What is being asked –
Report how many lines in the entries below contain the string "results". Give only the number.

▬▬▬

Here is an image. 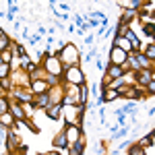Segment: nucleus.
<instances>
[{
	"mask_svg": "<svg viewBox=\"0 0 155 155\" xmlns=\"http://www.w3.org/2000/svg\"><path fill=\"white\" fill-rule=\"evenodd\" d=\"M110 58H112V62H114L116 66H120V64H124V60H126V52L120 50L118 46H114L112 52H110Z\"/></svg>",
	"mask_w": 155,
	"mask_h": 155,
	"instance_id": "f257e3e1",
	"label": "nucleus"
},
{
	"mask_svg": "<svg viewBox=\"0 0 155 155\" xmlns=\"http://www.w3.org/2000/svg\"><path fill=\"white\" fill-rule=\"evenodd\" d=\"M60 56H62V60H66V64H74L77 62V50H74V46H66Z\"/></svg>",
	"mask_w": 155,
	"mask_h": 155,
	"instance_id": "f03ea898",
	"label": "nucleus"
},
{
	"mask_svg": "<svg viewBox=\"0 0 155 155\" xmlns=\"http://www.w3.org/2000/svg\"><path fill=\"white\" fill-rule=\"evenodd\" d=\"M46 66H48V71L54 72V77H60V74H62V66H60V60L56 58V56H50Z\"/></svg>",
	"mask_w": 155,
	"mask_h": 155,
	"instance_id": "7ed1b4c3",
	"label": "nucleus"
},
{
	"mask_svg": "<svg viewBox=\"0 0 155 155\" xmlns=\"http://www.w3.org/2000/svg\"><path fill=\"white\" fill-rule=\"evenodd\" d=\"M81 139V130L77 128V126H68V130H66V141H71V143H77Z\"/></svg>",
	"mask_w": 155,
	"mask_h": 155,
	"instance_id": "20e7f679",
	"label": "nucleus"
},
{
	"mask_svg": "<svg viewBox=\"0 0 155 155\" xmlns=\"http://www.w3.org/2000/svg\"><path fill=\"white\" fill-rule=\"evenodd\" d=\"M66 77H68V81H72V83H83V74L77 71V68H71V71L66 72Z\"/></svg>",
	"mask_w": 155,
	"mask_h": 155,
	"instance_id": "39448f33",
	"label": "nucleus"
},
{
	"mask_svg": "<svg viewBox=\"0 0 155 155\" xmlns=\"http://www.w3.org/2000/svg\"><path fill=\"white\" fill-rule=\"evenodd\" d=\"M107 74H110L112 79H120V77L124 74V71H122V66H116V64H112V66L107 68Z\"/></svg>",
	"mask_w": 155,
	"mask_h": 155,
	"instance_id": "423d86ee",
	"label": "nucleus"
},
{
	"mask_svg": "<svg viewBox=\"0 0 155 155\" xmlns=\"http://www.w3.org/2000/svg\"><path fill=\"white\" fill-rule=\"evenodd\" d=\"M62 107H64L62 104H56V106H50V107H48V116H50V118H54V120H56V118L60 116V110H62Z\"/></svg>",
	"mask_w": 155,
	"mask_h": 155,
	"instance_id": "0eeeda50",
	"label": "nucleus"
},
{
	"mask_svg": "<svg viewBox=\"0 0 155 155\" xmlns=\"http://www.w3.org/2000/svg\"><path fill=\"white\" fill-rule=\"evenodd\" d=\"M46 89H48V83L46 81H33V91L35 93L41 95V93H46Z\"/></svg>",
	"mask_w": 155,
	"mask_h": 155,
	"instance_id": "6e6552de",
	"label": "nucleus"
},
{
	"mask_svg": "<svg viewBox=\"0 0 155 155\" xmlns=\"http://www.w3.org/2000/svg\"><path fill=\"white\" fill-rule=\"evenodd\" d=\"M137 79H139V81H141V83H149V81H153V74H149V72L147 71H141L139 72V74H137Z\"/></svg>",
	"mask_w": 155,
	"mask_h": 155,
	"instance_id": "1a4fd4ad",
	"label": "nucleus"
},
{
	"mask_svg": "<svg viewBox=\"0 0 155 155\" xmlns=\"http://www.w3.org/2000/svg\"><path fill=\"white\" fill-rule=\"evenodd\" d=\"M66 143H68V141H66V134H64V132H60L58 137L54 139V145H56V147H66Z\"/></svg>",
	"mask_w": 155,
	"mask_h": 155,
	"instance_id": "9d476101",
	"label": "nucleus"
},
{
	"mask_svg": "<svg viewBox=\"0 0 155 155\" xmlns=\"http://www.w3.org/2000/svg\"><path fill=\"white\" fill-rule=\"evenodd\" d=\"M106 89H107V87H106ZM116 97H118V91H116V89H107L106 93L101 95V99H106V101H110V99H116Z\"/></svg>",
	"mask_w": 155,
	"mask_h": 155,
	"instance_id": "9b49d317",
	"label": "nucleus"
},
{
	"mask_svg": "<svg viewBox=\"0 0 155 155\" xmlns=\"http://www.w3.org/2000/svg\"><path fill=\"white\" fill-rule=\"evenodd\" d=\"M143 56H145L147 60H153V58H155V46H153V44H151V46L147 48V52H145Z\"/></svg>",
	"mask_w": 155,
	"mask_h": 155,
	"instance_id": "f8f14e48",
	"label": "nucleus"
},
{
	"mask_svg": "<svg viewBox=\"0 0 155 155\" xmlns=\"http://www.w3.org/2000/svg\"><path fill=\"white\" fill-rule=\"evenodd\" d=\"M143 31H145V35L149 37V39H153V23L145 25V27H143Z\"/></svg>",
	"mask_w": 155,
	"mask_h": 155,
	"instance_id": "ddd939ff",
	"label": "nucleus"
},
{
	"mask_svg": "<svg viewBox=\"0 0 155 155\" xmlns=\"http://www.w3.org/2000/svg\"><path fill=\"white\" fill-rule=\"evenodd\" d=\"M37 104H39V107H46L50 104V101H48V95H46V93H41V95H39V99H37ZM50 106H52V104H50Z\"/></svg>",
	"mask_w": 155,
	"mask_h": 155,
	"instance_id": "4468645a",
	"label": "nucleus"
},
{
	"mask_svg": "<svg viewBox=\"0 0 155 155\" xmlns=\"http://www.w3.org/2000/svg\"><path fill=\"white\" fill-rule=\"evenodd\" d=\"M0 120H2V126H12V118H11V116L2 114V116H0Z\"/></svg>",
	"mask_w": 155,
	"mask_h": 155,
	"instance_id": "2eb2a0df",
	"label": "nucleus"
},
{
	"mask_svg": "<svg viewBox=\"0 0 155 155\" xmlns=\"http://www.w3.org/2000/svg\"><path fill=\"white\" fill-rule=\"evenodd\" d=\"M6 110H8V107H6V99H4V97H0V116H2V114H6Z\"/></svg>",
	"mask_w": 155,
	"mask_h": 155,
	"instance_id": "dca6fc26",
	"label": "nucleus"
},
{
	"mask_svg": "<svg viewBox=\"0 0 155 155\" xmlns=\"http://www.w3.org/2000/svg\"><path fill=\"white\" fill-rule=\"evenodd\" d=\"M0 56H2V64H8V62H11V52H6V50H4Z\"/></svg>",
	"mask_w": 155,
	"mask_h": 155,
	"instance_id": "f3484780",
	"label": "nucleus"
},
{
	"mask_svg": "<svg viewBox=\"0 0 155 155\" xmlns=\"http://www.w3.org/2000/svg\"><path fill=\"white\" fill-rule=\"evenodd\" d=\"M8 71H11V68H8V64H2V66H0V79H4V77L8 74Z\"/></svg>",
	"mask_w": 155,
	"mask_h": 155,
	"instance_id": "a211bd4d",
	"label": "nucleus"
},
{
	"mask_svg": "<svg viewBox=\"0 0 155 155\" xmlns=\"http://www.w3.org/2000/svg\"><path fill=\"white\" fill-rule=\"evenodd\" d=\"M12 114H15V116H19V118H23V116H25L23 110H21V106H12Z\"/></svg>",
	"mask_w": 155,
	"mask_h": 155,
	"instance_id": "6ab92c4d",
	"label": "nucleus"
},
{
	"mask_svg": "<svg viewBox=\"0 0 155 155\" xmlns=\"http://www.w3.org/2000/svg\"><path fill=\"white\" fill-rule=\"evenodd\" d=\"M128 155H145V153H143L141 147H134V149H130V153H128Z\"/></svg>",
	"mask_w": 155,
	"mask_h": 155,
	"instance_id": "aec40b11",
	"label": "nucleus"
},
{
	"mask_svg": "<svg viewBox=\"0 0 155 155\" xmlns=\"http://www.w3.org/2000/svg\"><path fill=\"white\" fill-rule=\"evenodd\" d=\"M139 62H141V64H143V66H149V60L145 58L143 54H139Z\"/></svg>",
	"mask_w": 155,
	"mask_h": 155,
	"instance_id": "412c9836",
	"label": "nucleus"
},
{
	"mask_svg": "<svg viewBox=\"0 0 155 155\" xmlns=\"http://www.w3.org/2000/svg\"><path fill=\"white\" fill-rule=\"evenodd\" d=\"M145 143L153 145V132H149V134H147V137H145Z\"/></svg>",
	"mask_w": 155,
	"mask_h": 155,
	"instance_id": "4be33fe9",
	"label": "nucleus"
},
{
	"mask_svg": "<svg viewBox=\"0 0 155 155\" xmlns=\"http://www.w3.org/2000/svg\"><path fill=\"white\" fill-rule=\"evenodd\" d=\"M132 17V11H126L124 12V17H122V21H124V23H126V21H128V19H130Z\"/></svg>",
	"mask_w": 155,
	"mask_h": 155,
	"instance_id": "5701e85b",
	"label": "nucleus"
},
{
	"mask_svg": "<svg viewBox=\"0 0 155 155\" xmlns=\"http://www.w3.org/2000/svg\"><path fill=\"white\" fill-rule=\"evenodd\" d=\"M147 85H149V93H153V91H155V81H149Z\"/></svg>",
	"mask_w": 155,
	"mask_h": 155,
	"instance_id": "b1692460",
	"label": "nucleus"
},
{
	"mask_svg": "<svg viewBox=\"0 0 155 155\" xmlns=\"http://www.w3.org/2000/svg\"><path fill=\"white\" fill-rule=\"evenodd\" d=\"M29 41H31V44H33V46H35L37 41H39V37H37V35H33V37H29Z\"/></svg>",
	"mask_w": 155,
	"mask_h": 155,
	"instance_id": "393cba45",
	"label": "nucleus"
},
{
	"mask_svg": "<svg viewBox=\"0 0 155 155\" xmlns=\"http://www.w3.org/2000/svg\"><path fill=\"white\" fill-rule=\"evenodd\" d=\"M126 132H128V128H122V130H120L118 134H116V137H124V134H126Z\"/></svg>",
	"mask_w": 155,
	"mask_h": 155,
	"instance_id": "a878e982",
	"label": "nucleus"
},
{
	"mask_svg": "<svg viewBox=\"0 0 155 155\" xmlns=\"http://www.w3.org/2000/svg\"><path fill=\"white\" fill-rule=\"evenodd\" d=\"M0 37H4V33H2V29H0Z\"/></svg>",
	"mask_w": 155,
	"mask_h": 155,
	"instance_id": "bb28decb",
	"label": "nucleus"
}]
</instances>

▬▬▬

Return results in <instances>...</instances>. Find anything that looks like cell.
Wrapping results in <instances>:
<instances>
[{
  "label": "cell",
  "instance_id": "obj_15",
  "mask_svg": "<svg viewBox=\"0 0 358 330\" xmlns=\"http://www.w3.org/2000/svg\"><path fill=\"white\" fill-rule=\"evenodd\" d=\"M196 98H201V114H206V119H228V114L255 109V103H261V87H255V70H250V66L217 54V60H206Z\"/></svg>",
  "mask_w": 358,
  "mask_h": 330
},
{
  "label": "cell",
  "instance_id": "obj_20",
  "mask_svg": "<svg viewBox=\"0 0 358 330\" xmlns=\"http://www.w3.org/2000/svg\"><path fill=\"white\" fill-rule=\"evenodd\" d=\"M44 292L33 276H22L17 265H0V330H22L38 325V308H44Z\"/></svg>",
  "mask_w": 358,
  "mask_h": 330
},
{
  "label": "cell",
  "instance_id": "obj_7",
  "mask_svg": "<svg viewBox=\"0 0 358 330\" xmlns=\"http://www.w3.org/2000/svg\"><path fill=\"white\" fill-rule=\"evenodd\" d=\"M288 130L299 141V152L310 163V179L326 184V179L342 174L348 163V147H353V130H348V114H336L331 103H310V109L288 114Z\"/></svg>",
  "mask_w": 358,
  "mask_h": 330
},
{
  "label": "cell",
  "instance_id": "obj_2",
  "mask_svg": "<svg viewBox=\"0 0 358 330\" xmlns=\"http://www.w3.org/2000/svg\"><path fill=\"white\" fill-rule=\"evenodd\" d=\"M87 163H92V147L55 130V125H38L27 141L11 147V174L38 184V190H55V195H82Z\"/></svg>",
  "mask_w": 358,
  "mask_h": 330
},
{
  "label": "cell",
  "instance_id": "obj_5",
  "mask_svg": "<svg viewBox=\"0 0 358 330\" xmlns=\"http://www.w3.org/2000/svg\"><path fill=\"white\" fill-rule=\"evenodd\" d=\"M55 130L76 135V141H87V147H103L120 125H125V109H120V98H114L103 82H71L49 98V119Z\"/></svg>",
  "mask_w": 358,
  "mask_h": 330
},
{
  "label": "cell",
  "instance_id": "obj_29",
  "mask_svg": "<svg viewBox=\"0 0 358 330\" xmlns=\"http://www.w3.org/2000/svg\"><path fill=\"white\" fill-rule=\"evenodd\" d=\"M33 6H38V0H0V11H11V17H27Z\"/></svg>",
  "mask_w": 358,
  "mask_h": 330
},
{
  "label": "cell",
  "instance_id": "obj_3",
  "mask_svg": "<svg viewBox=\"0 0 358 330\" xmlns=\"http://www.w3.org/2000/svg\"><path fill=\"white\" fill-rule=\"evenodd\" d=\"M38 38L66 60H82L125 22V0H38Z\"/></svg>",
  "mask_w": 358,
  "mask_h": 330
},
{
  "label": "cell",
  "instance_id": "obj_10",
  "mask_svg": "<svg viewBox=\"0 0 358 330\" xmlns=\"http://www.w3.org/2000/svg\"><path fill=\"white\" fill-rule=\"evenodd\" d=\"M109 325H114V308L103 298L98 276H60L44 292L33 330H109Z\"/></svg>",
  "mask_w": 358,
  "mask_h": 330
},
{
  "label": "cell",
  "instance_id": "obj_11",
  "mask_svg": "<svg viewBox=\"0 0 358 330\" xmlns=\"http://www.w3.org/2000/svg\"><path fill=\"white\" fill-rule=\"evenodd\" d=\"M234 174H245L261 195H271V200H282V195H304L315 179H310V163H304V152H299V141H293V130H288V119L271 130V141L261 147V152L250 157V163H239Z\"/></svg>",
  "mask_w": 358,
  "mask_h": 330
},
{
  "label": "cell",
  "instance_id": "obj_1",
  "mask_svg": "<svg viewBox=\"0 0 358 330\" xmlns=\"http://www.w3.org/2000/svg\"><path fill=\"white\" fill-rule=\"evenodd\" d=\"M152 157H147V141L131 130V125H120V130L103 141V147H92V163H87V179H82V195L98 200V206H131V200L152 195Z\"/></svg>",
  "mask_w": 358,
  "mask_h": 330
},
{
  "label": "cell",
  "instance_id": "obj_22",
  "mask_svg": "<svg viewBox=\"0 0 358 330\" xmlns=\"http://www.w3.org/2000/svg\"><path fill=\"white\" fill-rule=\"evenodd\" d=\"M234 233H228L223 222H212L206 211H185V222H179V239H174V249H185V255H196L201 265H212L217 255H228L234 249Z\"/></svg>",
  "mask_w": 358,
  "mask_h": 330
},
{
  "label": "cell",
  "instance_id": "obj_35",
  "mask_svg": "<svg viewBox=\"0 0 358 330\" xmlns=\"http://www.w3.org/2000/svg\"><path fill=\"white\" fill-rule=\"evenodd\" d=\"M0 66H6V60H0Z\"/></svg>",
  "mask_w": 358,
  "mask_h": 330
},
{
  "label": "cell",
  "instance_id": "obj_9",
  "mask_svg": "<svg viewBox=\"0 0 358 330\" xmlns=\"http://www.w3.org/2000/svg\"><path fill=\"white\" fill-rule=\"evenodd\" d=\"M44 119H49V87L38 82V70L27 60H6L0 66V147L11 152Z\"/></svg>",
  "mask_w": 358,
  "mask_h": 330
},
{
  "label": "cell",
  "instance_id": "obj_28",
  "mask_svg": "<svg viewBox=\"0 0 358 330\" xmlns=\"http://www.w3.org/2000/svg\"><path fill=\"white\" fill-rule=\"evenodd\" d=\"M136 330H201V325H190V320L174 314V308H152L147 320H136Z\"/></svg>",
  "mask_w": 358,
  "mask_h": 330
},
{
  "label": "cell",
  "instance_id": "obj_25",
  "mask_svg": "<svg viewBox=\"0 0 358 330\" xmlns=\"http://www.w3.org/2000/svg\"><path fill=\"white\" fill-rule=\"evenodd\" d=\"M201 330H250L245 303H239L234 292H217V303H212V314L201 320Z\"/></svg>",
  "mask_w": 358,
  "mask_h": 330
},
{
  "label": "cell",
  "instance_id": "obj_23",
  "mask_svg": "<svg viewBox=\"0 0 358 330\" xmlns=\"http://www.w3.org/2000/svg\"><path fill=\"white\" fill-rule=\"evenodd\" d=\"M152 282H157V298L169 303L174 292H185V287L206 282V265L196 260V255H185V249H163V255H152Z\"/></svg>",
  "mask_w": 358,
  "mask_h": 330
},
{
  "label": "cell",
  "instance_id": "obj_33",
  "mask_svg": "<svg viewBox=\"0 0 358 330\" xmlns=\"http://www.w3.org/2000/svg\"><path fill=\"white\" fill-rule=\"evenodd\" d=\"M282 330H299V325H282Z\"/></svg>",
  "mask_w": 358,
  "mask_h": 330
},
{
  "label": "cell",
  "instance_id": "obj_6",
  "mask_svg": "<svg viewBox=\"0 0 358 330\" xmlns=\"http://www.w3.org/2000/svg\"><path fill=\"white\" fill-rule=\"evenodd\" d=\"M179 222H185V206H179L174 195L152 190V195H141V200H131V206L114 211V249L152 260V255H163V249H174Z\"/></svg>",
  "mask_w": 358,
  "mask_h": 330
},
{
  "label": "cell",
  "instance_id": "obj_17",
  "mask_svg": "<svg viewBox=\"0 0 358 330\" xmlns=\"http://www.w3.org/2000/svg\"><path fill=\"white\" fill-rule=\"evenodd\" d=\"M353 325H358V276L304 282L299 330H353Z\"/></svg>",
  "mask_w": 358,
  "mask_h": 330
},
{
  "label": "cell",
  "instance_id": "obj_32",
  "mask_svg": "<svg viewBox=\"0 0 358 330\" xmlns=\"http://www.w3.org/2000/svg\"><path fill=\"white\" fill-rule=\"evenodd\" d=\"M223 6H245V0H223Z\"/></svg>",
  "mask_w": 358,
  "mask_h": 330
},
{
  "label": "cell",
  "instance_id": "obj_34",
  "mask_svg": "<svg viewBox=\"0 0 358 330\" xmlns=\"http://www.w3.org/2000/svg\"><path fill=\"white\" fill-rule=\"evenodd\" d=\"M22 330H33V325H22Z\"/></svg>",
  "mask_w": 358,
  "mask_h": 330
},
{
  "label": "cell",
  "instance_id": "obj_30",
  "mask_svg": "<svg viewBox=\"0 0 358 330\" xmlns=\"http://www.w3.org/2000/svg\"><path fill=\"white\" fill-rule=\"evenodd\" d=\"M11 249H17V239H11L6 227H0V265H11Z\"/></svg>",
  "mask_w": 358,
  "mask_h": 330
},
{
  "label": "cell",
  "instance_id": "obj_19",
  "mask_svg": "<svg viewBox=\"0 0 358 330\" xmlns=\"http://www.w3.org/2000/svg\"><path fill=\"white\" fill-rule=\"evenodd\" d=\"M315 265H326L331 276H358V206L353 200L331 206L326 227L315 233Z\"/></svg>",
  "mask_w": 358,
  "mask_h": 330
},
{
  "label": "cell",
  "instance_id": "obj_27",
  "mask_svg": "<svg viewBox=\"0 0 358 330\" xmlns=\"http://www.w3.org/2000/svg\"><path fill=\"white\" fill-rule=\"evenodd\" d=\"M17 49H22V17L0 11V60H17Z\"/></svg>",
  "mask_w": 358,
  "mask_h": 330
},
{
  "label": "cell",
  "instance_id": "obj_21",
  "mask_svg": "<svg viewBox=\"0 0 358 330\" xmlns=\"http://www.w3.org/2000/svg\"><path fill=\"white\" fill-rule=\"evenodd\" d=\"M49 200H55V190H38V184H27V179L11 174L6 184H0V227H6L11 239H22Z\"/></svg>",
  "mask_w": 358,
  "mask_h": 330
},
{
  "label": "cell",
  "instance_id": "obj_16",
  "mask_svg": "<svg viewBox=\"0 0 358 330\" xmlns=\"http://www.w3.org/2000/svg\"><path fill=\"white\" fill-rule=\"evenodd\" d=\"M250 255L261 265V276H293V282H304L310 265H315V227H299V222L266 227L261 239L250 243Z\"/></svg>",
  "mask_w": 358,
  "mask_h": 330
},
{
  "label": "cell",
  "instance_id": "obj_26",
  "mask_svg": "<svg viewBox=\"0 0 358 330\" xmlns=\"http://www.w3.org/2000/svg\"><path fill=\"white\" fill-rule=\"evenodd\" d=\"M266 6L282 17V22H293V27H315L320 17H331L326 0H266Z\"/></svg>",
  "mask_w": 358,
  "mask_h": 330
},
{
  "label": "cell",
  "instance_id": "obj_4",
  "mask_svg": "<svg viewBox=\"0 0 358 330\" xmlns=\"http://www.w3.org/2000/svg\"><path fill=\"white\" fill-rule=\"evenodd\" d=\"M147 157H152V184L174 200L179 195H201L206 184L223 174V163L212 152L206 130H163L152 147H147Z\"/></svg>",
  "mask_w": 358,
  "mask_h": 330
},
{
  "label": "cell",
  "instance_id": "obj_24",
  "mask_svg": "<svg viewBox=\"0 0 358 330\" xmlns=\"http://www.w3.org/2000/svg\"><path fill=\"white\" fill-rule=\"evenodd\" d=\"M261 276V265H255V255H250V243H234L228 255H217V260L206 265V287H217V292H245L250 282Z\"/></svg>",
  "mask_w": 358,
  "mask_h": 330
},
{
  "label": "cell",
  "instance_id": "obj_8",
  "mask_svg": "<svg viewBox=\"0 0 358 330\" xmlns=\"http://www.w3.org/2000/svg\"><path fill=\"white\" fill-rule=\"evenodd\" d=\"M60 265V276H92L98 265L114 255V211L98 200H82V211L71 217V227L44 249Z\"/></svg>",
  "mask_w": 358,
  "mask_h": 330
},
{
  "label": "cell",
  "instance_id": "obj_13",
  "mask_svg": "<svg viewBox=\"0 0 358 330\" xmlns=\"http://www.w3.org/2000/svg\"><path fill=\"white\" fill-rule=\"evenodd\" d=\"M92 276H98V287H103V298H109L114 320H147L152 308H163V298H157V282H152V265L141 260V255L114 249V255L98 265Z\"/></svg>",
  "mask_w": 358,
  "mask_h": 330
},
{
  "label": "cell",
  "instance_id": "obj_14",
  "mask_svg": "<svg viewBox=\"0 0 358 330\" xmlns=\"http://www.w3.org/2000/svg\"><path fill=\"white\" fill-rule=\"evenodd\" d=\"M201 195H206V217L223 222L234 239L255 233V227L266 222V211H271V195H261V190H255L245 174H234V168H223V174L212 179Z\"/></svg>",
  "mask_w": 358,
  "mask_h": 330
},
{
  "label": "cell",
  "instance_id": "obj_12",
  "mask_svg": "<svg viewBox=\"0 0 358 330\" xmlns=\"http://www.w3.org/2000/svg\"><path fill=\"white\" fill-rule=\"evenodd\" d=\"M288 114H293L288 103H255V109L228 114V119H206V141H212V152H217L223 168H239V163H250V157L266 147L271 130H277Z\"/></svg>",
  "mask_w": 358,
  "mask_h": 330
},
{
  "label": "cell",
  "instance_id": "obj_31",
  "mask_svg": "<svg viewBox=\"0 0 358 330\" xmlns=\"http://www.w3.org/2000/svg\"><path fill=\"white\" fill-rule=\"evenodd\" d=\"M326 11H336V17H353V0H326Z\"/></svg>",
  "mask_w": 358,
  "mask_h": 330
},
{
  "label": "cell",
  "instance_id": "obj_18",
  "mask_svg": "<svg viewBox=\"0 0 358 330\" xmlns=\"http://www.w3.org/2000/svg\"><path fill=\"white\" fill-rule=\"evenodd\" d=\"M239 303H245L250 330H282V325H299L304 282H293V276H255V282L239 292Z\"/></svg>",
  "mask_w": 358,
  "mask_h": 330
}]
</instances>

▬▬▬

Exercise answer –
2